Estas viejas batallitas vienen al caso porque con esa precocidad profesional y tras acumular una obra de cientos de miles de imágenes, no es extraño que Català-Roca fuera un hervidero de planes que llevar a cabo. Fue para él inspiradora una visita que hizo a Nueva York, recuerda su hijo Andreu. Para él, aquella ciudad era fascinante por sus reflejos, y sopesó la idea de dedicarle un libro sin ningún texto, algo contra toda lógica en aquellos tiempos. Retomó esa idea para Barcelona, y trabajó mucho en ella, pero, nunca también dicho, con otro enfoque. Quería ser una suerte de dermatólogo de la ciudad, fijarse de cerca en su piel, en cómo el paso del tiempo le ha hecho mella, pero también en certificar cuán hermosa era aún a pesar de su edad. Quería emparejar fotos. Se sumergía en sus archivos y, como dicen los usuarios de Tinder, lograr un ‘match’, conseguir que, pese a sus diferencias, dos imágenes casaran a la perfección.

Santa Maria del Pi y la Boqueria.

Santa Maria del Pi y la Boqueria. / FRANCESC CATALÀ-ROCA

‘La pell de Barcelona’ es, por encima de todo, eso, una sucesión de parejas, retratos muy cercanos de detalles de la ciudad. Apenas hay vistas generales. Luego están, claro, las sublecturas de cada doble página, que a veces son casi pequeñas lecciones de historias.

“Sí, él mantenía un idilio con Barcelona”, recuerda Andreu Català. La lástima es que aquello que eufemísticamente llaman ley de vida le impidiera llevar más lejos esa relación, porque dejó en el cajón de los proyectos otras ideas sensacionales. Quería publicar un libro sobre la anarquía arquitectónica de Barcelona, que terminó por encantarle. Soñaba con otro que pusiera cara a Antoni Gaudí y Mies van der Rohe, porque por imposible que parezca casi fueron contemporáneos. Tampoco salió de ese cajón con destino a la imprenta ‘La pell de Barcelona’, hasta ahora, sin duda una feliz noticia y un merecido homenaje póstumo a uno de los grandes fotógrafos del país.

Un anuncio en las calles de Barcelona, en 1989, confrontado al Pantocrátor de Sant Climent de Taüll.
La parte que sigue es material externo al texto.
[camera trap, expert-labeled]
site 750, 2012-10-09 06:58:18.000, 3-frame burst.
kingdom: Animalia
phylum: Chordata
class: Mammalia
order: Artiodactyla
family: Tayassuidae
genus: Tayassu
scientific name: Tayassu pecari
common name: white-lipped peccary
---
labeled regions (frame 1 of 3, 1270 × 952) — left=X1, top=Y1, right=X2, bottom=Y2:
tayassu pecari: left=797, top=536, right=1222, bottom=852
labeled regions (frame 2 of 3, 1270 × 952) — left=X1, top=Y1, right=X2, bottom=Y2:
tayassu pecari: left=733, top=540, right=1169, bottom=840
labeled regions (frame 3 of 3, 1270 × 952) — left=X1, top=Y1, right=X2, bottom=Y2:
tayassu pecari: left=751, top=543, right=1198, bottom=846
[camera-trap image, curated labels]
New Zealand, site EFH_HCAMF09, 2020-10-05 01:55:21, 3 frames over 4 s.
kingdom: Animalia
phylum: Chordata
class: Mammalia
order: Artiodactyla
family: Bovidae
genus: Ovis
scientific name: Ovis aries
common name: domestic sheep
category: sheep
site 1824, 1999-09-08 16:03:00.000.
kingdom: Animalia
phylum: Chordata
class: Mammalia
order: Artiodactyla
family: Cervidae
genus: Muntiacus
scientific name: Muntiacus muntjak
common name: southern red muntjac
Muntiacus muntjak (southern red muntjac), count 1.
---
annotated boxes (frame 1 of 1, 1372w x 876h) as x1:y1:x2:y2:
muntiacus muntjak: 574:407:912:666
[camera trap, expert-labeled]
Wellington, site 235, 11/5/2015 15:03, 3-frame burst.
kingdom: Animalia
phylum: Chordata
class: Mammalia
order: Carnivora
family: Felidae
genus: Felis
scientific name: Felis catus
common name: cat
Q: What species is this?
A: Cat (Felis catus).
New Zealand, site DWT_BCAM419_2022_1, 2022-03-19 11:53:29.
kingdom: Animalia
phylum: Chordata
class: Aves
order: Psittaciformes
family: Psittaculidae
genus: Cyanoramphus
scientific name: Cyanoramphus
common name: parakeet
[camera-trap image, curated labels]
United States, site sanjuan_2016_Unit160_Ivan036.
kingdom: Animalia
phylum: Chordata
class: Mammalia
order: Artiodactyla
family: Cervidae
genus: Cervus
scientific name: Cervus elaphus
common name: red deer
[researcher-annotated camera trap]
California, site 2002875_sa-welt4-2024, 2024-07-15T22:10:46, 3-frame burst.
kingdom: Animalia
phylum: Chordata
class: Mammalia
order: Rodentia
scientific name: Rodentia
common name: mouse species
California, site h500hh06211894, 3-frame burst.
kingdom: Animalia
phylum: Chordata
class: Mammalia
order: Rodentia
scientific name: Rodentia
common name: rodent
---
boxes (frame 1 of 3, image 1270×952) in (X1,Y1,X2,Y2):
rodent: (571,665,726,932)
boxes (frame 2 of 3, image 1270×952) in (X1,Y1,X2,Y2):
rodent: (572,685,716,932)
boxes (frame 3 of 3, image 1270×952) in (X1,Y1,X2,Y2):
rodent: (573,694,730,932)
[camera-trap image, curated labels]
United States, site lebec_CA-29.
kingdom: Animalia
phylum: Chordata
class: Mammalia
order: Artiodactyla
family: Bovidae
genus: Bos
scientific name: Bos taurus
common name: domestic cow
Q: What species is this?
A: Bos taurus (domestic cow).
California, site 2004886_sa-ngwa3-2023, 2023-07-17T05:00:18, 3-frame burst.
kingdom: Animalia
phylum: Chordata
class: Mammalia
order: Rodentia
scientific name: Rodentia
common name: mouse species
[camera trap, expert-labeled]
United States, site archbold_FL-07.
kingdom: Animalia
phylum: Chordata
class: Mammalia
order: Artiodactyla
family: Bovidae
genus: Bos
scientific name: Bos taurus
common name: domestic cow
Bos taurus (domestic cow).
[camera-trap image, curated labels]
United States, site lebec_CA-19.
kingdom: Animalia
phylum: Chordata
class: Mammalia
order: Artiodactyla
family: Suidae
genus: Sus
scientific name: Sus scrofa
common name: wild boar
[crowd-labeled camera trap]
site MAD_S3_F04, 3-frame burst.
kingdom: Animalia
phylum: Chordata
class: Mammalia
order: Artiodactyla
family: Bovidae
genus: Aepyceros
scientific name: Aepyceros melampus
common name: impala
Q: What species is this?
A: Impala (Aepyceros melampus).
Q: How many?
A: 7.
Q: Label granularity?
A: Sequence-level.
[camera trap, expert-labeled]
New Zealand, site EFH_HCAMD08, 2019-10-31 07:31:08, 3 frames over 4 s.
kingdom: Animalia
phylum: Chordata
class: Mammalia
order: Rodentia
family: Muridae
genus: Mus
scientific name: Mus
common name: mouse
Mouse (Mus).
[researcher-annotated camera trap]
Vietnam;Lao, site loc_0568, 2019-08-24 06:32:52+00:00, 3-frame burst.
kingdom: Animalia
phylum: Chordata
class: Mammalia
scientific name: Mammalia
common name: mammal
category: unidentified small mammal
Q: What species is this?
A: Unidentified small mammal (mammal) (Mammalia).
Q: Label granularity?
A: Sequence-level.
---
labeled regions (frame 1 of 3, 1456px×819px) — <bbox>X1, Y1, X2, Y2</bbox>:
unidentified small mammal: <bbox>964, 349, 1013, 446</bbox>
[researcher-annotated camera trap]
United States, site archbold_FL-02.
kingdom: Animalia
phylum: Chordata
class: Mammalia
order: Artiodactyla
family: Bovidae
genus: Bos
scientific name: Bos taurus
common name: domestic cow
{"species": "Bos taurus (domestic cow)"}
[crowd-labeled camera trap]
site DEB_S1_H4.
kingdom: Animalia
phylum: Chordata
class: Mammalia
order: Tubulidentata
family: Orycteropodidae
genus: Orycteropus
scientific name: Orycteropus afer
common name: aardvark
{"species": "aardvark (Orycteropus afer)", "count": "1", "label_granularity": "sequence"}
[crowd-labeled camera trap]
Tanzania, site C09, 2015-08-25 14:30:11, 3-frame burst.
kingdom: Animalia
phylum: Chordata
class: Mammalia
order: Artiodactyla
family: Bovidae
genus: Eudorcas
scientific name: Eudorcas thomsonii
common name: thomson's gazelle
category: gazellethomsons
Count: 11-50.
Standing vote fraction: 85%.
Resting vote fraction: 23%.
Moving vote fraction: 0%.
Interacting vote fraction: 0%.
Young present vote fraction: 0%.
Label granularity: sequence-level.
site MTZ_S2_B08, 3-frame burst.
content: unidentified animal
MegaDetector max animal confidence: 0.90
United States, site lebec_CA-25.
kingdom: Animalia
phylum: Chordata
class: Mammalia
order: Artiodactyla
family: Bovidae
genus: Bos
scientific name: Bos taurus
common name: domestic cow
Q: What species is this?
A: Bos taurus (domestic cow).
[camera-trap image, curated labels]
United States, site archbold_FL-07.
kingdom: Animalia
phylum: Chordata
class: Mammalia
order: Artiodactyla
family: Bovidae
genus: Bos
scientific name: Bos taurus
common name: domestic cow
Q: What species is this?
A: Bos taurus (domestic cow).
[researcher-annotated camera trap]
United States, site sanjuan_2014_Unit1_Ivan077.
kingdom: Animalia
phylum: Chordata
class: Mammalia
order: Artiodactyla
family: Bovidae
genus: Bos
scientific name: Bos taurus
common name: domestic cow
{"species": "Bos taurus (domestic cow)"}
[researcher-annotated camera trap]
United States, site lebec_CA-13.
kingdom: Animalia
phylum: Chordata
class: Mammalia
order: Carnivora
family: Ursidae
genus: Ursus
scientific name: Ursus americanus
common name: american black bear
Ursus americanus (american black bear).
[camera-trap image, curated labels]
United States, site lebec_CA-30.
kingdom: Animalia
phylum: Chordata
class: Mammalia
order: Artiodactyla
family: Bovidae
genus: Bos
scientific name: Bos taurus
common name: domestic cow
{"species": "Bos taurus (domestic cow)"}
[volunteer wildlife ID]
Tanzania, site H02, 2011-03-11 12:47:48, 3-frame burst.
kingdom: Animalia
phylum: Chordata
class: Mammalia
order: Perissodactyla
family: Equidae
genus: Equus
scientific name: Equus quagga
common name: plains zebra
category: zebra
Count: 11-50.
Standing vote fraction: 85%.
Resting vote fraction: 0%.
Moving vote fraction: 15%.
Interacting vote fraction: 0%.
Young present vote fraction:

Un anuncio en las calles de Barcelona, en 1989, confrontado al Pantocrátor de Sant Climent de Taüll. / FRANCESC CATALÀ-ROCA

El libro es, además, un Català-Roca en que el que los conocedores de su obra descubrirán una faceta menos conocida del autor, pero, como siempre, perfectamente identificable. Quizá su característica más remarcable era su dominio de la luz. Su hijo lo explica de una manera sensacional. “Igual que un músico sabe distinguir una nota de otra, mi padre veía los matices de cada tipo de luz y sabía qué efecto causaría sobre el negativo fotográfico”. Los aficionados y profesionales de la fotografía analógica saben que eso es maestría. Siempre está el atajo de realizar varias capturas, una tras otra, cambiando la velocidad del obturador y la del diafragma de la óptica. Català-Roca no hacía eso. Cuentan que solo tomaba dos fotos de aquello que quería retratar. La primera era con la cabeza. Imaginaba la foto. La segunda, con la cámara. No está de más saberlo por si se tiene la oportunidad de adentrarse en ‘La pell de Barcelona’, sea en el libro o en la exposición.